■ AIM: Reproduce every one of the items below word for word, keeping each line and its order unchanged.
═════ AVAILABLE RECORDS ═════
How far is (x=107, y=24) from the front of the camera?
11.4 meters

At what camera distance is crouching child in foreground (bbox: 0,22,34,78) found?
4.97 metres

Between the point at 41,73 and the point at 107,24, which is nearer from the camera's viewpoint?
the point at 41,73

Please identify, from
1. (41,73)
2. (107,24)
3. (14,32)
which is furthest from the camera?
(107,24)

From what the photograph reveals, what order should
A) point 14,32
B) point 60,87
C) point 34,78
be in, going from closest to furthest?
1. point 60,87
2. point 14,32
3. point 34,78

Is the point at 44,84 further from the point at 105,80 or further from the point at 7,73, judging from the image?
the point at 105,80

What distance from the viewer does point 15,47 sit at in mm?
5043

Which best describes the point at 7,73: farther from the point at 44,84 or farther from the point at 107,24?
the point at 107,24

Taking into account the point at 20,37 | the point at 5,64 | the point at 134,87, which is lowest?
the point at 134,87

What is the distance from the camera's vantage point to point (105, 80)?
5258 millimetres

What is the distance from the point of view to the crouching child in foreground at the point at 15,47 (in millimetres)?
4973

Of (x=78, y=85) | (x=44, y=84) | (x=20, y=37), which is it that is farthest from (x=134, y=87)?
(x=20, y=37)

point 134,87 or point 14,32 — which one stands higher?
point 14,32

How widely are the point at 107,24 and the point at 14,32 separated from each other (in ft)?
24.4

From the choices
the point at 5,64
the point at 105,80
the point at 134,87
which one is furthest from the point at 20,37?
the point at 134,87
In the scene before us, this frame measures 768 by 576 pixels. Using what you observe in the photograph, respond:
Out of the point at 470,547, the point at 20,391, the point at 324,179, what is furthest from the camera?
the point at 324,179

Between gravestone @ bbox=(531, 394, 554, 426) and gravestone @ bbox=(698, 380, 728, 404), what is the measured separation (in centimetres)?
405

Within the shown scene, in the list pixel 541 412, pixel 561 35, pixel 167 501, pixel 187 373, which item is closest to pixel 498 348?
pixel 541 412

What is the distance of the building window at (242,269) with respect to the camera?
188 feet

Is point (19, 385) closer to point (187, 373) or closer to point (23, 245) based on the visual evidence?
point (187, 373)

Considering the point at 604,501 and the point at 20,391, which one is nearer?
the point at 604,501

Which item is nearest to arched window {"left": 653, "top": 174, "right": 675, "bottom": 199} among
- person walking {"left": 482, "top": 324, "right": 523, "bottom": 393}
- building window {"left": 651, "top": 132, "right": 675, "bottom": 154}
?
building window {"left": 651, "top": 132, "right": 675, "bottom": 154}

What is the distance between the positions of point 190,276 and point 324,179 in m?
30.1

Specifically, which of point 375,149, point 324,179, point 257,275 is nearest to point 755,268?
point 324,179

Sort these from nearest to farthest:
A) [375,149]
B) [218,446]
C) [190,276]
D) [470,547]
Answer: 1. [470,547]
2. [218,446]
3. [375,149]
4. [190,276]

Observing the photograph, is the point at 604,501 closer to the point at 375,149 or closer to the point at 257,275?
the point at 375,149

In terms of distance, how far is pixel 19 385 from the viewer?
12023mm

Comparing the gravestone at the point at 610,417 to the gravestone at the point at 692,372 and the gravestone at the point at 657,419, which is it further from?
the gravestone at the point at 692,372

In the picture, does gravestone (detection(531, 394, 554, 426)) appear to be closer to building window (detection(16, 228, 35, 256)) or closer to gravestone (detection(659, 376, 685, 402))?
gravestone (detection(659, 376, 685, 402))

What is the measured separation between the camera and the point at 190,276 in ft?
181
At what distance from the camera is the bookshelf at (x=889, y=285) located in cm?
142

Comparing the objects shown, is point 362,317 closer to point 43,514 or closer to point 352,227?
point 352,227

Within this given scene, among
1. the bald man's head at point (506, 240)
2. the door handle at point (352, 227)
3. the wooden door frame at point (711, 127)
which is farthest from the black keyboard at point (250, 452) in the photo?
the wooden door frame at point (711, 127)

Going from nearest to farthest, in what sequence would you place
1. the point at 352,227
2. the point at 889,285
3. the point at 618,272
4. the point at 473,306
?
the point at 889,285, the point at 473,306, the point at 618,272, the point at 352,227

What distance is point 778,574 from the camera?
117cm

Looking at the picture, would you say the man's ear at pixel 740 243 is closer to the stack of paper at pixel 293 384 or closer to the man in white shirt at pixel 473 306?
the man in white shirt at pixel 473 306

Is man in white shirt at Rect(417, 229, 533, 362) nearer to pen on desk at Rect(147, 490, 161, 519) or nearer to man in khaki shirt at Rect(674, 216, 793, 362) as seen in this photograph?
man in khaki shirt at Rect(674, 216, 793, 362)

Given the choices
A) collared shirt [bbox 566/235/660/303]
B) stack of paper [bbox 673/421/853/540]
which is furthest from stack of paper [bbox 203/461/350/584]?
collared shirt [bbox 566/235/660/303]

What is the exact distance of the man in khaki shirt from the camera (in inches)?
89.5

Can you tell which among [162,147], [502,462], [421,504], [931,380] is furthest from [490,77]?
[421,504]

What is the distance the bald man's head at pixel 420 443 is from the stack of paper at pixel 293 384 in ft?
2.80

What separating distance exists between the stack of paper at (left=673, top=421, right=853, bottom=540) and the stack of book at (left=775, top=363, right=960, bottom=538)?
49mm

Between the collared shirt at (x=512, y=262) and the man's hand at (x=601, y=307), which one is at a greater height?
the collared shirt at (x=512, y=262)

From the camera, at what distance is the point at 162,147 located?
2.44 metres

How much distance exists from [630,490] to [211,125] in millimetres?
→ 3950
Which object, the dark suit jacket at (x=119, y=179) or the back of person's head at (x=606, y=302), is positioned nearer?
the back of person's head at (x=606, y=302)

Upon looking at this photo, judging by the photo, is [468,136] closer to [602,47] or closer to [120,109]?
═════
■ THE ANSWER:
How far is (x=107, y=24) from the front of the camera?
11.4 meters

At what camera distance is crouching child in foreground (bbox: 0,22,34,78) found?
4.97 metres

Between the point at 41,73 and the point at 107,24, which is nearer from the camera's viewpoint?
the point at 41,73

Please identify, from
1. (41,73)
2. (107,24)
3. (14,32)
which is furthest from the camera?
(107,24)

From what the photograph reveals, what order should
A) point 14,32
B) point 60,87
C) point 34,78
be in, going from closest to furthest?
1. point 60,87
2. point 14,32
3. point 34,78

Is the point at 44,84 further from the point at 105,80 or further from the point at 7,73, judging from the image?
the point at 105,80

What distance from the viewer does point 15,47 sit at in mm?
5043

Which best describes the point at 7,73: farther from the point at 44,84 or farther from the point at 107,24?
the point at 107,24

Taking into account the point at 20,37 | the point at 5,64 | the point at 134,87, which is lowest?
the point at 134,87

What is the distance from the camera's vantage point to point (105, 80)?
5258 millimetres

What is the distance from the point of view to the crouching child in foreground at the point at 15,47 (in millimetres)?
4973

Of (x=78, y=85) | (x=44, y=84) | (x=20, y=37), which is it that is farthest from (x=134, y=87)?
(x=20, y=37)

point 134,87 or point 14,32 — which one stands higher?
point 14,32

How widely are the point at 107,24 and the point at 14,32 separated from each other (in ft)?
24.4

From the choices
the point at 5,64
the point at 105,80
the point at 134,87
which one is furthest from the point at 20,37?
the point at 134,87
In the scene before us, this frame measures 768 by 576 pixels. Using what you observe in the photograph, respond:
Out of the point at 470,547, the point at 20,391, the point at 324,179, what is furthest from the camera?
the point at 324,179

Between gravestone @ bbox=(531, 394, 554, 426) and gravestone @ bbox=(698, 380, 728, 404), what is the measured separation (in centimetres)?
405

Within the shown scene, in the list pixel 541 412, pixel 561 35, pixel 167 501, pixel 187 373, which item is closest to pixel 498 348?
pixel 541 412

What is the distance of the building window at (242,269) with respect to the camera?
188 feet

Is point (19, 385) closer to point (187, 373) or closer to point (23, 245) based on the visual evidence?
point (187, 373)

Considering the point at 604,501 and the point at 20,391, which one is nearer?
the point at 604,501

Which item is nearest to arched window {"left": 653, "top": 174, "right": 675, "bottom": 199} among
- person walking {"left": 482, "top": 324, "right": 523, "bottom": 393}
- building window {"left": 651, "top": 132, "right": 675, "bottom": 154}
?
building window {"left": 651, "top": 132, "right": 675, "bottom": 154}

What is the distance between the positions of point 190,276 and point 324,179 in m?
30.1

Specifically, which of point 375,149, point 324,179, point 257,275 is nearest to point 755,268?
point 324,179

Sort these from nearest to farthest:
A) [375,149]
B) [218,446]
C) [190,276]
D) [470,547]
Answer: 1. [470,547]
2. [218,446]
3. [375,149]
4. [190,276]

Observing the photograph, is the point at 604,501 closer to the point at 375,149 or closer to the point at 257,275?
the point at 375,149

In terms of distance, how far is pixel 19 385 from the viewer?
12023mm

Comparing the gravestone at the point at 610,417 to the gravestone at the point at 692,372 and the gravestone at the point at 657,419, which is it further from?
the gravestone at the point at 692,372

In the picture, does gravestone (detection(531, 394, 554, 426)) appear to be closer to building window (detection(16, 228, 35, 256)) or closer to gravestone (detection(659, 376, 685, 402))?
gravestone (detection(659, 376, 685, 402))

What is the measured separation between the camera and the point at 190,276 in ft?
181
At what distance from the camera is the bookshelf at (x=889, y=285) located in cm?
142

Comparing the objects shown, is point 362,317 closer to point 43,514 or closer to point 352,227?
point 352,227

Within this given scene, among
1. the bald man's head at point (506, 240)
2. the door handle at point (352, 227)
3. the wooden door frame at point (711, 127)
which is farthest from the black keyboard at point (250, 452) in the photo?
the wooden door frame at point (711, 127)

Going from nearest to farthest, in what sequence would you place
1. the point at 352,227
2. the point at 889,285
3. the point at 618,272
4. the point at 473,306
?
the point at 889,285, the point at 473,306, the point at 618,272, the point at 352,227

What distance is point 778,574 from the camera?
117cm

Looking at the picture, would you say the man's ear at pixel 740 243 is closer to the stack of paper at pixel 293 384 or closer to the man in white shirt at pixel 473 306?
the man in white shirt at pixel 473 306

Is man in white shirt at Rect(417, 229, 533, 362) nearer to pen on desk at Rect(147, 490, 161, 519) or nearer to man in khaki shirt at Rect(674, 216, 793, 362) as seen in this photograph?
man in khaki shirt at Rect(674, 216, 793, 362)

Given the choices
A) collared shirt [bbox 566/235/660/303]
B) stack of paper [bbox 673/421/853/540]
which is furthest from stack of paper [bbox 203/461/350/584]?
collared shirt [bbox 566/235/660/303]

What is the exact distance of the man in khaki shirt from the camera (in inches)?
89.5

Can you tell which among [162,147], [502,462], [421,504], [931,380] is furthest from [490,77]?
[421,504]

What is the distance the bald man's head at pixel 420 443 is from the stack of paper at pixel 293 384 in ft?
2.80

What separating distance exists between the stack of paper at (left=673, top=421, right=853, bottom=540) and the stack of book at (left=775, top=363, right=960, bottom=538)?
49mm

Between the collared shirt at (x=512, y=262) and the man's hand at (x=601, y=307), which one is at a greater height?
the collared shirt at (x=512, y=262)

From the camera, at what distance is the point at 162,147 located?
2.44 metres

How much distance exists from [630,490] to [211,125] in millimetres?
→ 3950
Which object, the dark suit jacket at (x=119, y=179) or the back of person's head at (x=606, y=302), is positioned nearer?
the back of person's head at (x=606, y=302)

Upon looking at this photo, judging by the photo, is [468,136] closer to [602,47] or closer to [120,109]?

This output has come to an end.